On tour since 2009, Piercy has four career wins. Just last week, he switched his caddie, his swing coach, his driver and his putter – an uncharacteristically drastic series of decisions for him.

“Every shot counts, and it’s time to buckle down,” Piercy said. “Not that we don’t try to buckle down all the time, but there’s extra buckling down, I guess. To start off this way is really nice.

“The results with the putter today, I couldn’t be happier. It actually made me smile, and I don’t smile much. Sometimes you’ve got to make a change to get better.”

Im, who’s 19th in the FedEx Cup standings and 24th in the world, birdied four of his last six holes. The 24-year-old from South Korea tied for eighth at the Masters this year but tied for 81st last week at the British Open.

Finau, the lone member of last year’s U.S. Ryder Cup team and the 17th-ranked player in the world, has two top-five finishes this summer.

He missed a 3-foot birdie putt on 15 and left a 4-footer for birdie just short on 16. Then on the 18th, his tee and approach shots were spot on, but an 8-foot birdie putt lipped out and settled 4 inches from the cup. Making two of those three would’ve put him in a tie for the lead.
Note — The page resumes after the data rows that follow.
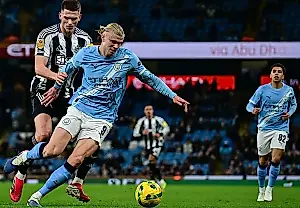 Dónde ver el Man City-Newcastle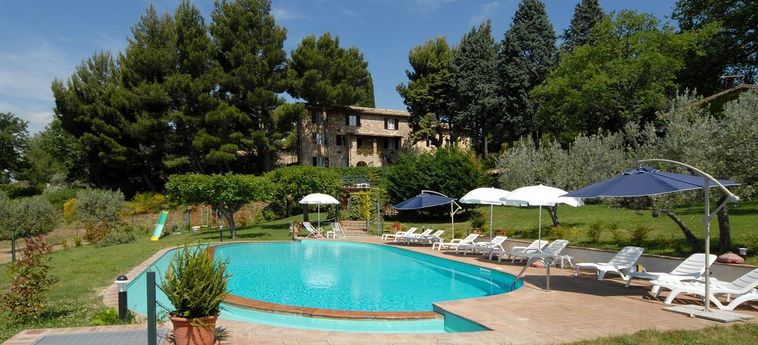 Country House San Potente Assisi - Perugia: Foto 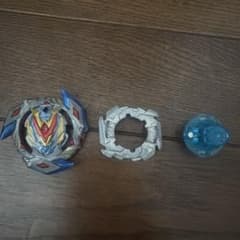 ベイブレードバースト　ウイニングヴァルキリーのサムネイル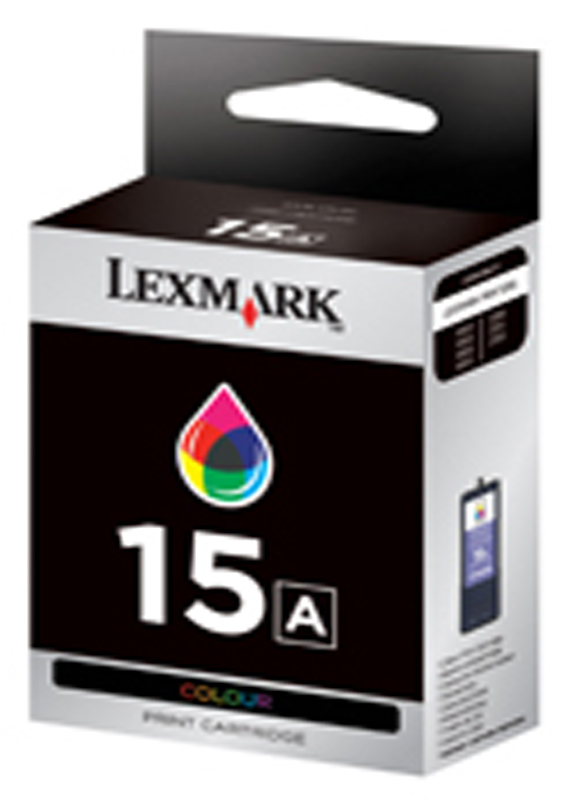 Lexmark 15A kleur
“There was enough wind up there to kind of affect every shot, putting and hitting, but I steadied the ship pretty good,” Finau said. “I bogeyed the first hole, which is not the start you want on a day where it’s playing kind of tricky, but I was able to hole some putts in the middle of that front nine and kind of get going in the middle of the round.”

Hoge, who grew up in Fargo, North Dakota, about a 3 1/2-hour drive northwest, won the AT&T Pebble Beach Pro-Am in February. He has missed the cut in each of his last six starts.

“I just feel comfortable being in the area. I think it helps having played in a lot of this wind growing up,” Hoge said, “just to understand how much it will affect some of the shots out there.”

The highest-ranked player in the field, Hideki Matsuyama, withdrew. He cited a sore wrist after shooting a 77 to match his worst round of the season, his Saturday at the Masters on April 9.

Entering the week in eighth place in the FedEx Cup race and the world’s No. 14 player, Matsuyama hit into the water three times on the unforgiving and lakeside 18th hole and took a quadruple-bogey 9. Matsuyama, the 2021 Masters winner and a fourth-place finisher at the U.S. Open this summer, tied for seventh at the first edition of the 3M Open in 2019.

Mardy Fish, the former tennis star who’s playing on a sponsor exemption, was tied for last at 81. The best underdog story among the sponsor exemptions belonged to Jeff Overton, who’s making his first start in five years after recovering from a life-threatening spine infection that stemmed from an injection to treat a herniated disc.

Overton, who has more than $12 million in career earnings and played on the 2010 U.S. Ryder Cup team, shot a 77.

“It was definitely emotional. Definitely teared up a couple times out there,” Overton said. “Nothing crazy, but yeah, it’s a win.”